▸ **Instructions to follow**
Copy out word for word the lines of the listing below, starting at the line that contains "Which sits at" and ending at the last line of the listing, both included.

═══ Items ═══

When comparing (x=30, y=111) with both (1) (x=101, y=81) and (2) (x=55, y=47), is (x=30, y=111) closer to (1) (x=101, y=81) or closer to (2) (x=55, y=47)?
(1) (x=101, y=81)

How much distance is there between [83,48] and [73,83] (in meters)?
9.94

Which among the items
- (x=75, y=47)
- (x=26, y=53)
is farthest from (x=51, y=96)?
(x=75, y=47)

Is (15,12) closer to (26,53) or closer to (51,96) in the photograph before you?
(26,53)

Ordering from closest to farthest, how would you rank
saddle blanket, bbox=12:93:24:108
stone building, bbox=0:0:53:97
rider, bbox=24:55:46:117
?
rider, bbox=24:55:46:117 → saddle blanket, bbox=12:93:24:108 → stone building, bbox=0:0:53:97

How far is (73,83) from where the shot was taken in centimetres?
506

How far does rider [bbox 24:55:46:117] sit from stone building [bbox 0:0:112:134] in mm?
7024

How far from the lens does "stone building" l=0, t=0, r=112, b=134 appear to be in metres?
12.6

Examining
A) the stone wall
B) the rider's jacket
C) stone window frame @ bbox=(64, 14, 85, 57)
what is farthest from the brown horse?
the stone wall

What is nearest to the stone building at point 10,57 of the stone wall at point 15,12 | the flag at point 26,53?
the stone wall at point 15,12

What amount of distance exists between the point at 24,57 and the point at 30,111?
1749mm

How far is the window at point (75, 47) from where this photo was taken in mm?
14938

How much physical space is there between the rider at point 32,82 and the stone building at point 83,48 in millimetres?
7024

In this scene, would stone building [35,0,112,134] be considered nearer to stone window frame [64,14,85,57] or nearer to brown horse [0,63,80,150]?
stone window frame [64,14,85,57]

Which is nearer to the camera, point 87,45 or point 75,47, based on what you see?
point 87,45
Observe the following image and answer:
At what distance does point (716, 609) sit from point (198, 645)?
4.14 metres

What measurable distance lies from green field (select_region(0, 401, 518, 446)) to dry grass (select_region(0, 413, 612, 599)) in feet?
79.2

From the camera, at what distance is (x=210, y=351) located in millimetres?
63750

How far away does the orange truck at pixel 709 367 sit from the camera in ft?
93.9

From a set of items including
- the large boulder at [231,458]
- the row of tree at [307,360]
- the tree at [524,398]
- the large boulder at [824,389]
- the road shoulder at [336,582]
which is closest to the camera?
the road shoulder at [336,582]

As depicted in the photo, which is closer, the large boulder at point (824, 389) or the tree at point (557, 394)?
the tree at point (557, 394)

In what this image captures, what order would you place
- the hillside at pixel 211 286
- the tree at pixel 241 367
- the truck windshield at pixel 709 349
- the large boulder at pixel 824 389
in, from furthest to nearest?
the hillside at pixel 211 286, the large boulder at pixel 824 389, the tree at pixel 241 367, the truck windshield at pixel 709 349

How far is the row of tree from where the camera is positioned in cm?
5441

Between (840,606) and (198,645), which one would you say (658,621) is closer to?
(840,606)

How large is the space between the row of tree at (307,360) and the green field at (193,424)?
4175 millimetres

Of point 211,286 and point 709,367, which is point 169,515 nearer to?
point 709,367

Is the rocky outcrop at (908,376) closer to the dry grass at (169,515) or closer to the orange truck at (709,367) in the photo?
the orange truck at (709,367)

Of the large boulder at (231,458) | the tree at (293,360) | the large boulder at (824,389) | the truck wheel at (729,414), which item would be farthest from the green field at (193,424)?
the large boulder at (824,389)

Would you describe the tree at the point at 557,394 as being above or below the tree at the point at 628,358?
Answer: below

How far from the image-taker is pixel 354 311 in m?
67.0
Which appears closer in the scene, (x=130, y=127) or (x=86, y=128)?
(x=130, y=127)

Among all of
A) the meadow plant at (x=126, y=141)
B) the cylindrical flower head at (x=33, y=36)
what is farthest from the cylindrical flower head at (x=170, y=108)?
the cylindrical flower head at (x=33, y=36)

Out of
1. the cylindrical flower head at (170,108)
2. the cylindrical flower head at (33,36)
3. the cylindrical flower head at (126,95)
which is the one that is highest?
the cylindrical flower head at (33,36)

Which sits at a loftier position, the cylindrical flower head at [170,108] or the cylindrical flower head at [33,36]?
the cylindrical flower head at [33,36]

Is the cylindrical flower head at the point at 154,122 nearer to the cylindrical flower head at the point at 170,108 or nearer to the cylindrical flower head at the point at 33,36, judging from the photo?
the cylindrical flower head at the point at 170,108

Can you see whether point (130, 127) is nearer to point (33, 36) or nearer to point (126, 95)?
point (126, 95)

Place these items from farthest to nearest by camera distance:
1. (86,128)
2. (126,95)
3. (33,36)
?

═══

▸ **Written answer**
Which sits at a loftier position, the cylindrical flower head at [170,108] or the cylindrical flower head at [33,36]?
the cylindrical flower head at [33,36]

Is the cylindrical flower head at the point at 154,122 nearer to the cylindrical flower head at the point at 170,108 or nearer to the cylindrical flower head at the point at 33,36, judging from the photo?
the cylindrical flower head at the point at 170,108

Can you see whether point (130, 127) is nearer to point (33, 36) or nearer to point (126, 95)?
point (126, 95)

Place these items from farthest to nearest by camera distance:
1. (86,128)
2. (126,95)
3. (33,36)
?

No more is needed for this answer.